(Records excerpted from a collection)
★ ★ ★ ★ ★

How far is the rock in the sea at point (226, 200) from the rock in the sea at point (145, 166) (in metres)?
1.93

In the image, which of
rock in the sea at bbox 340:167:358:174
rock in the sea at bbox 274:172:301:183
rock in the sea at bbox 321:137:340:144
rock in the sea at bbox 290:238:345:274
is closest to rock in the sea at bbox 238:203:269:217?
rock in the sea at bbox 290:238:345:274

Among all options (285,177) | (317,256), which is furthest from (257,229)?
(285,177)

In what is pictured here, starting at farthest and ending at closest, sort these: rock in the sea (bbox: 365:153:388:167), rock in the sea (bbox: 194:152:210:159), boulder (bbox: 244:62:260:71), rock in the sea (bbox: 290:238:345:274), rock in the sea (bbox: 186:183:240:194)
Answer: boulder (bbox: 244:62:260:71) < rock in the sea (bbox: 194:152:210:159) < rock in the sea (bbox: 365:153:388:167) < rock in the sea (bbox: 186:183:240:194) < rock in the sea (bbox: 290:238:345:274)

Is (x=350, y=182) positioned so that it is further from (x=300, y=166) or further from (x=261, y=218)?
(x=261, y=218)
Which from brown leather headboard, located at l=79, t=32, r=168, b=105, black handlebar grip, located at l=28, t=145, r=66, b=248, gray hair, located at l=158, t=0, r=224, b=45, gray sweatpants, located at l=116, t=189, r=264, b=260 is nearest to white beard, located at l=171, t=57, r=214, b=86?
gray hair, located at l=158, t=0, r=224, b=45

★ ★ ★ ★ ★

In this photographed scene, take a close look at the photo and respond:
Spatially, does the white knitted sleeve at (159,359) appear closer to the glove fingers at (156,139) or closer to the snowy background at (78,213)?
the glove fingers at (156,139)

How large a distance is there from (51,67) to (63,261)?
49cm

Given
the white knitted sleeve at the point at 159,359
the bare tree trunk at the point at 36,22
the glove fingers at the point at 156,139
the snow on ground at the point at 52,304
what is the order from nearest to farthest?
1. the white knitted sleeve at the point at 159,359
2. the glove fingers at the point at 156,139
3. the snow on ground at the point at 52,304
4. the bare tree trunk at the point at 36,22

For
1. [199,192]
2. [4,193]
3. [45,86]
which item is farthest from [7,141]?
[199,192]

★ ★ ★ ★ ★

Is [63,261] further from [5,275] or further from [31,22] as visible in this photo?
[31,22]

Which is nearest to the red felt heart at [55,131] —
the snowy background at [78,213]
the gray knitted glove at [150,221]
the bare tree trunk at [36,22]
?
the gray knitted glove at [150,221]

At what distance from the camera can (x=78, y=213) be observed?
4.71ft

★ ★ ★ ★ ★

- Short task: Duplicate the lines of the listing beginning with the line containing "How far is the" and ending with the line containing "Answer: boulder (bbox: 244:62:260:71)", both included.

- Result of this task:
How far is the rock in the sea at point (226, 200) from the rock in the sea at point (145, 166) (in metres)?
1.93

In the image, which of
rock in the sea at bbox 340:167:358:174
rock in the sea at bbox 274:172:301:183
rock in the sea at bbox 321:137:340:144
rock in the sea at bbox 290:238:345:274
is closest to rock in the sea at bbox 238:203:269:217?
rock in the sea at bbox 290:238:345:274

Among all options (285,177) | (317,256), which is furthest from (257,229)?
(285,177)

In what is pictured here, starting at farthest and ending at closest, sort these: rock in the sea (bbox: 365:153:388:167), rock in the sea (bbox: 194:152:210:159), boulder (bbox: 244:62:260:71), rock in the sea (bbox: 290:238:345:274), rock in the sea (bbox: 186:183:240:194)
Answer: boulder (bbox: 244:62:260:71) < rock in the sea (bbox: 194:152:210:159) < rock in the sea (bbox: 365:153:388:167) < rock in the sea (bbox: 186:183:240:194) < rock in the sea (bbox: 290:238:345:274)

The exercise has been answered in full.